Problem description: Can you keep writing the passage on G-4 visas and same-sex partners, starting right after its last sentence?

An important distinction between the holder of a G-4 visa, and the holders of A-1, A-2, G-1, G-2, G-3, and NATO visas, is that holders of G-4 visas are not representatives of their home country governments. They are employees of international organizations, typically are headquartered outside the United States, with priorities that may or may not align with those of their home country governments. However, like the holders of those visas, the immediate families of G-4 visa holders are eligible for what are called "derivative" nonimmigrant visas, entitling them to accompany the principal visa holder to the U.S. This allows employees of entities like the United Nations, the World Bank, the Organization of American States, the Inter-American Commission on Human Rights, the Office of the United Nations High Commissioner for Human Rights, or the Inter-American Development Bank, to live with their spouses and raise their families together as they pursue their careers and do the important work of these organizations.
It should come as no surprise that some of these G-4 visa holders are lesbians and gay men from all over the world. In fact, there is a UN employee organization dedicated to "fighting for the equality and non-discrimination of LGBTQI staff in the UN system and its peacekeeping operations," called UN-GLOBE, and a similar one at the World Bank Group. Many of these employees come from countries that do not recognize same-sex marriage; some come from virulently homophobic countries, which continue to criminalize same-sex sexual conduct, or even impose the death penalty. For them, work in the U.S. for an international organization has offered a safe haven.
During the first year of the Obama Administration, the U.S. State Department, under Secretary of State Hillary Clinton, took significant steps both to protect the same-sex partners of U.S. citizens serving abroad, and to confer greater relationship recognition on foreign same-sex couples living and working in the U.S., whose home countries did not recognize those relationships. By a Diplomatic Note dated November 4, 2009, the U.S. State Department included same-sex domestic partners of foreign nationals in the definition of "family" who qualified for derivative visas. Despite the fact that the U.S. itself was highly polarized on the issue, with same-sex marriage established in some states and outlawed by constitutional amendment in others, the Obama Administration came down clearly in support of LGB rights. These State Department policies were strengthened after U.S. v. Windsor conferred federal recognition of same-sex marriage in 2013, and Obergefell v. Hodges made same-sex marriage available in every U.S. state in 2015, although those decisions also resulted in policies effectively requiring marriage (thus disfavoring domestic partnerships or civil unions) for derivative visa eligibility.
At the same time, in 2014, the UN itself adopted a policy for employment benefits under which "personal status" (including marital status) "will be determined by reference to the law of the competent authority under which the personal status has been established." In other words, regardless of their country of origin, a couple validly married in New York or Washington, D.C., was entitled to spousal employment benefits.

Supplied data:
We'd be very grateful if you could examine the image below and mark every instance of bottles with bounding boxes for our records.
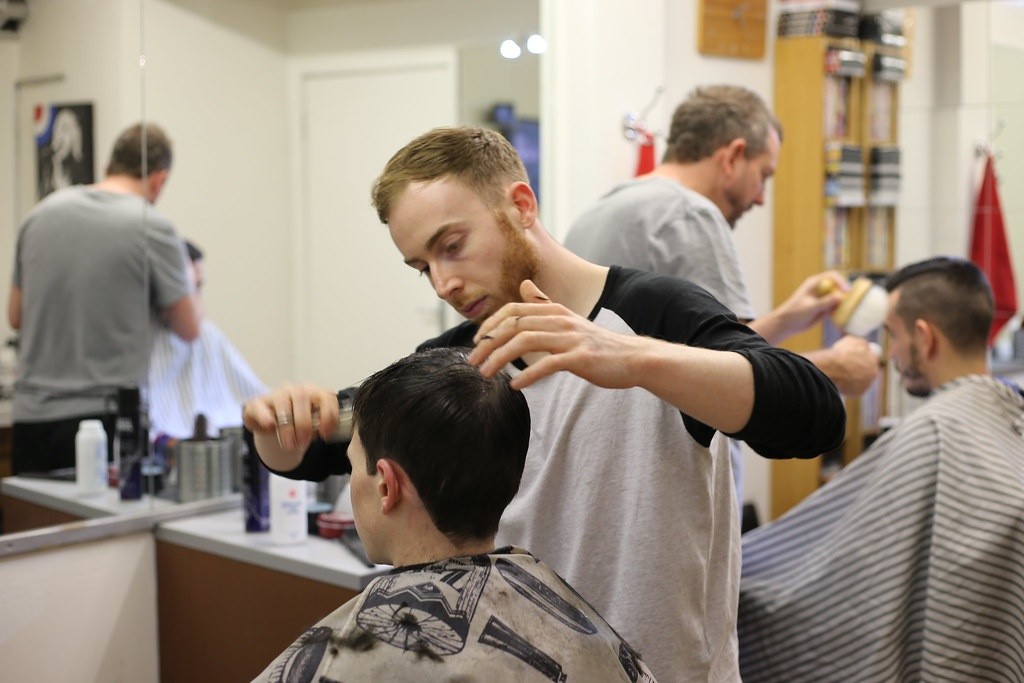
[76,420,107,495]
[268,470,309,545]
[241,444,270,529]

Output:
The somewhat-technical nature of these changes (a changed definition of "family" in the CFR, changed requirements for the accreditation necessary to obtain derivative visas, and revised rules about partner benefits for UN employees) should not obscure the huge impact of these policies: international organizations were able to attract and retain talented LGB employees from countries that greatly limited their opportunities, and enable them to bring their partners and build families in the United States. These were not only life-changing, and in some cases, life-saving, opportunities for the individuals involved - they were also smart employment policies for the international organizations themselves. It enabled them to seek the best talent in the world, and enhance the stature of the United States as a leader in civil rights and human rights for LGB persons.
And now - all of that may be in jeopardy. If the policy of the July 20 letter is interpreted to mean that only those persons certified by their sending State as legally married will be eligible for derivative visas, then a significant number of holders of G-4 visas will find themselves faced with a choice between their career and their partner and family, simply due to the misfortune of coming from a country without relationship recognition. Rather than providing moral and legal leadership and career opportunity, the U.S. is opting to further burden and punish those already suffering discrimination as members of sexual orientation minorities.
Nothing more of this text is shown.